Even if your grandmother were Tuscan, she'd be unlikely to match the modern Italian dishes produced at Nonna's. There are basics, including pappa al pomodoro (tomato and bread soup) and penne with pork ragu, but the kitchen can't seem to resist having fun with flavours. Dishes such as seared scallops with slow-cooked pork, fennel purée and tarragon sauce, and bass fillet on a crab, chilli and lime risotto, drizzled with crab and vanilla oil, exemplify the style. For lighter meals, choose the antipasto or coffee bars.

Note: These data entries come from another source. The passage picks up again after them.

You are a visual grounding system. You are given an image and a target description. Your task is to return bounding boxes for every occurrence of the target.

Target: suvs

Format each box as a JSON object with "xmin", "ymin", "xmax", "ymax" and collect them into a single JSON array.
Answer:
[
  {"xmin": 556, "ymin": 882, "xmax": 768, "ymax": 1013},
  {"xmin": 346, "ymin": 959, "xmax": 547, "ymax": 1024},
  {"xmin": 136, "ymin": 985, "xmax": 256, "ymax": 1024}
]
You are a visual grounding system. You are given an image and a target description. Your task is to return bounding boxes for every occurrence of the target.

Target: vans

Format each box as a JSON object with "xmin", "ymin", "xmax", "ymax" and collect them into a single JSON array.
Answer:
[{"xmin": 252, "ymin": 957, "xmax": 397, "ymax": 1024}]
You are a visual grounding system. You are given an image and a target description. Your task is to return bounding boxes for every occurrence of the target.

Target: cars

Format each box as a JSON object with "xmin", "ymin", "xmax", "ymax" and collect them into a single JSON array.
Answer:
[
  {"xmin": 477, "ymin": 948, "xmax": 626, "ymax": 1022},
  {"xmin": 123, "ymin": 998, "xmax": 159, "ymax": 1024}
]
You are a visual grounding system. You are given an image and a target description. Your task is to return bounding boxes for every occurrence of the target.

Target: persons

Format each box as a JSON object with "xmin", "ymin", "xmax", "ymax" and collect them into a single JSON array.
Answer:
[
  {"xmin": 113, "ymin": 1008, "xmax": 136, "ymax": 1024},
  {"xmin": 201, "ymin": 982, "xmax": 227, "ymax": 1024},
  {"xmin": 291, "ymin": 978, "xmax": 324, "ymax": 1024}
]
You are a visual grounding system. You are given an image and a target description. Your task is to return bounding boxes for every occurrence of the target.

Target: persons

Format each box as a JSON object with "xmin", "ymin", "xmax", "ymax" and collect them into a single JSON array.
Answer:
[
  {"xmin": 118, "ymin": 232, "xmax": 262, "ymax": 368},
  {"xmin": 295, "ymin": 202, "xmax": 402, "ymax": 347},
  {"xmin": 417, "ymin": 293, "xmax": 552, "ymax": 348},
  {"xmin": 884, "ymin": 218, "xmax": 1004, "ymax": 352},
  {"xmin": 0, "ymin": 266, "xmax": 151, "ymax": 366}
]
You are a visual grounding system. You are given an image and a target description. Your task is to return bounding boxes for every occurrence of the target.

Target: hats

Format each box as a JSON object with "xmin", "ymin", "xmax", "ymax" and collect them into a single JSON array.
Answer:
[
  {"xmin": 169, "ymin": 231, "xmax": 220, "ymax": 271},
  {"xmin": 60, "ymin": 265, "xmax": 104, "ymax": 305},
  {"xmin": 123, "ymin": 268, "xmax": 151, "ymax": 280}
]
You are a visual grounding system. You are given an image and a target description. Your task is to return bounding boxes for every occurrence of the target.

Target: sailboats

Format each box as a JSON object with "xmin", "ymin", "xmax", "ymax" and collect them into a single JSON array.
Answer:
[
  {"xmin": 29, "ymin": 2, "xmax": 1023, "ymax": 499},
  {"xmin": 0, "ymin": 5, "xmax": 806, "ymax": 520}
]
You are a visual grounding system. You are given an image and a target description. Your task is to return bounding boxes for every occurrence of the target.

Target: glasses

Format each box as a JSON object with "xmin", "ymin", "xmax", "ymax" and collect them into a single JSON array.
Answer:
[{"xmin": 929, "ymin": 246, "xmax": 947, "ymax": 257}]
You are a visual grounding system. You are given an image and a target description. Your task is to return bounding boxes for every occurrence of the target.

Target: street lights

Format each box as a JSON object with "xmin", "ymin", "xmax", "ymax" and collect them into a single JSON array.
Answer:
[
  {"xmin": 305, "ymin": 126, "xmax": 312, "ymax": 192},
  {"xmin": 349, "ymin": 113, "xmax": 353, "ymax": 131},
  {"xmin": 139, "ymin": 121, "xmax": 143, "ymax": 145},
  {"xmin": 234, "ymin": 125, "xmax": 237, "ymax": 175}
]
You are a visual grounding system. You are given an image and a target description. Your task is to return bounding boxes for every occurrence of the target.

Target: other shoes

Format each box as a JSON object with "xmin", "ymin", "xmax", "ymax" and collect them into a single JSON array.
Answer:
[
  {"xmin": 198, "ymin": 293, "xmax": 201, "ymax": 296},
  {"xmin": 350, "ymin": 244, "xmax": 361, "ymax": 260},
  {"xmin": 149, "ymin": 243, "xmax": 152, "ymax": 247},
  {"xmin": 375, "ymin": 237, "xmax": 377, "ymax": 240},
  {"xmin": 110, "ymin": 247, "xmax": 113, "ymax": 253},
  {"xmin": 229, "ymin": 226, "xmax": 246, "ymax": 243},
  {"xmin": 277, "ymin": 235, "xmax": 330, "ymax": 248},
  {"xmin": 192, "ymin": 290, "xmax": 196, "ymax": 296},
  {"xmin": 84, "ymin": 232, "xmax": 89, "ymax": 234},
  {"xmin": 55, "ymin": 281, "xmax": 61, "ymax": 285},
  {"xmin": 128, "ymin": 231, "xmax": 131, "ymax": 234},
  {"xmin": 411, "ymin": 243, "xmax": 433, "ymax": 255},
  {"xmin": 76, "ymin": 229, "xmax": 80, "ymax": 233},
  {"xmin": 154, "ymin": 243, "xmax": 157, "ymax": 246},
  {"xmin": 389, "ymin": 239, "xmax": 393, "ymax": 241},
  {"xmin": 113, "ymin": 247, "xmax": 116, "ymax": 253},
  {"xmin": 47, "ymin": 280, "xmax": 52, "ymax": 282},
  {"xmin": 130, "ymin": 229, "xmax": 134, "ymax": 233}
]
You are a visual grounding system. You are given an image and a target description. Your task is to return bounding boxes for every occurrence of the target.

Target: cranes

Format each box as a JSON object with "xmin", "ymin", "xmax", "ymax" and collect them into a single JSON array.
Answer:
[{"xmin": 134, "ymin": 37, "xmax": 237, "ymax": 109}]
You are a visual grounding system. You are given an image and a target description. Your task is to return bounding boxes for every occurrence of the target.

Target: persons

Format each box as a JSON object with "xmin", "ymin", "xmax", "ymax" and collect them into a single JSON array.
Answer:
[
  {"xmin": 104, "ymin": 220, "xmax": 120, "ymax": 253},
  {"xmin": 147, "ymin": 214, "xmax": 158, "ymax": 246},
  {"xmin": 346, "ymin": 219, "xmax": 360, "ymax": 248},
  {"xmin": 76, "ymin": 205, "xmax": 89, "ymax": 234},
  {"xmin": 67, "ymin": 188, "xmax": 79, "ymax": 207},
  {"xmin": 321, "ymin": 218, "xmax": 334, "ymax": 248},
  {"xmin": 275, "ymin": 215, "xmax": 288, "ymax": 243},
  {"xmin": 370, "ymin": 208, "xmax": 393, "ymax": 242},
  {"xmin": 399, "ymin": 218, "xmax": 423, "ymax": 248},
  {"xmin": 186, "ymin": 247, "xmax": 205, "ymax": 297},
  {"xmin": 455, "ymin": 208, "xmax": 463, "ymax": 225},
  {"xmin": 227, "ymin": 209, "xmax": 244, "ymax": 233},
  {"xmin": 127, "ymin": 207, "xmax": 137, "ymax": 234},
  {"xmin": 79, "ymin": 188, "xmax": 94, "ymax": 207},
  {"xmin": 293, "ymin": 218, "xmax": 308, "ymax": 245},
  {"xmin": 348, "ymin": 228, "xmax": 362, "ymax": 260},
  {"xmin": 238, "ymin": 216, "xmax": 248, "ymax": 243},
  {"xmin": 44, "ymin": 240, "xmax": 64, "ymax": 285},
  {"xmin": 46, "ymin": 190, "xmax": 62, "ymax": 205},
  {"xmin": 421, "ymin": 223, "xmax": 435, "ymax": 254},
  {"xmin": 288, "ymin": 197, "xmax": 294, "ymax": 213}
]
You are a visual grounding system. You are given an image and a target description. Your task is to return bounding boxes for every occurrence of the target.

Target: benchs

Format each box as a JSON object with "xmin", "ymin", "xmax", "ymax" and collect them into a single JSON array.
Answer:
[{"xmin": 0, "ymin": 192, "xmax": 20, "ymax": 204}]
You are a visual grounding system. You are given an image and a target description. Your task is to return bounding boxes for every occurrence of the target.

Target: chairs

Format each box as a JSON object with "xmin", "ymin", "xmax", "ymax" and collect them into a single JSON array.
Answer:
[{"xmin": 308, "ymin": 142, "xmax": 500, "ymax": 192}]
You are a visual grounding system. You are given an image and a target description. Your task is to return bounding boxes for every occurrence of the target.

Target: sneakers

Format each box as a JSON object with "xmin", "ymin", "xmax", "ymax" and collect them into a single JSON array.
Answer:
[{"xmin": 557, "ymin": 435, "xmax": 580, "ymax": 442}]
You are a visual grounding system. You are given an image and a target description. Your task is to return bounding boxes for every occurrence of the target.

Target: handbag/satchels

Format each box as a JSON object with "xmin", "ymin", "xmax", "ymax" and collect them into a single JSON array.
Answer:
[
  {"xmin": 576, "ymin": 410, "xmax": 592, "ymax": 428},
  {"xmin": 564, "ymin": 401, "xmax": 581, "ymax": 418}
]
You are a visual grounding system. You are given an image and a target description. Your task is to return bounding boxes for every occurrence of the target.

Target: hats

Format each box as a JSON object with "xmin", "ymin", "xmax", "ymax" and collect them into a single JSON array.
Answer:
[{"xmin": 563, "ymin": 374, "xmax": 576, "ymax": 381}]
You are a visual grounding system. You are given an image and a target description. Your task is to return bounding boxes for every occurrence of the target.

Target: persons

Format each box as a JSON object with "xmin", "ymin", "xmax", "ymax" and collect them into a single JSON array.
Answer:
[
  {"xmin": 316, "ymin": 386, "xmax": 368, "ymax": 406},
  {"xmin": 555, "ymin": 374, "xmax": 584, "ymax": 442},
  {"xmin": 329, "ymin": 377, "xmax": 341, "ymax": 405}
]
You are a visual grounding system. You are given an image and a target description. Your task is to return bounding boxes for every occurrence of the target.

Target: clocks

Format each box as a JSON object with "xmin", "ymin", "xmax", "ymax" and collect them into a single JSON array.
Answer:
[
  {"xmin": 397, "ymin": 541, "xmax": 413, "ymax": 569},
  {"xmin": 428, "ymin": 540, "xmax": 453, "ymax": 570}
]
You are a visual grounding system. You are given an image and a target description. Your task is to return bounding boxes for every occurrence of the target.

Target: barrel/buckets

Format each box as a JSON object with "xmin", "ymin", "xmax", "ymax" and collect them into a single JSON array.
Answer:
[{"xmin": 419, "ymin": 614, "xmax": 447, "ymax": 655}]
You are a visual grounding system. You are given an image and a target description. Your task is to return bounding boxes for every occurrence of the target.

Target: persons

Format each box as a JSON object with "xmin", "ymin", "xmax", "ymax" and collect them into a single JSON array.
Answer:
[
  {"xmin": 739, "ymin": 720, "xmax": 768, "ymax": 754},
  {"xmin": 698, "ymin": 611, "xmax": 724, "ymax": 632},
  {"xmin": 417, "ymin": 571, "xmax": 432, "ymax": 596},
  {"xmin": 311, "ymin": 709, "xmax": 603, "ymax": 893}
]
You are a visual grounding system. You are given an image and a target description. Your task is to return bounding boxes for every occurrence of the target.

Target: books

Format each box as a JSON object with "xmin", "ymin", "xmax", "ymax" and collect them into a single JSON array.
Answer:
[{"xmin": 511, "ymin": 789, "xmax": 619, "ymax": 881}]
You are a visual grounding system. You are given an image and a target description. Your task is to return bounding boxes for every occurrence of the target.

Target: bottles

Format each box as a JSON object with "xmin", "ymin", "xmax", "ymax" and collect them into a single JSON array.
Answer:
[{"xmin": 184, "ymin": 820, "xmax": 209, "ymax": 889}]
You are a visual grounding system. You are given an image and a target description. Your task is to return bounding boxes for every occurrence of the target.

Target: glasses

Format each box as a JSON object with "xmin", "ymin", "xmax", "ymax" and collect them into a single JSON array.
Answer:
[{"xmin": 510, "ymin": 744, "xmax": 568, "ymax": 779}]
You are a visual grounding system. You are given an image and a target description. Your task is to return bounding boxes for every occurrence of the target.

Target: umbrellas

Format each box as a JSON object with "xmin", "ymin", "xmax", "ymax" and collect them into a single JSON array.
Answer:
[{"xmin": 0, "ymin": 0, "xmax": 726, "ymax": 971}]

Where: 537-541 Ecclesall Road, Sheffield. Tel: 0114 268 6166. www.nonnas.co.uk

Santini, Edinburgh

With its delicatessens and ice cream parlours, Scotland had no trouble serving good Italian food in an informal setting - but what if you wanted your pasta a bit posh? Buona sera, then, to Santini and its sexy little sister Santini Bis. Owner Gino Santin has installed his genuinely Milanese concept in the heart of Edinburgh's financial district, where its elegance and sophistication are appreciated. When time is short, try the piatti unici, one-dish meals with a glass of house wine included.

Where: 8 Conference Square, Sheraton Hotel, Edinburgh. Tel: 0131 221 7788.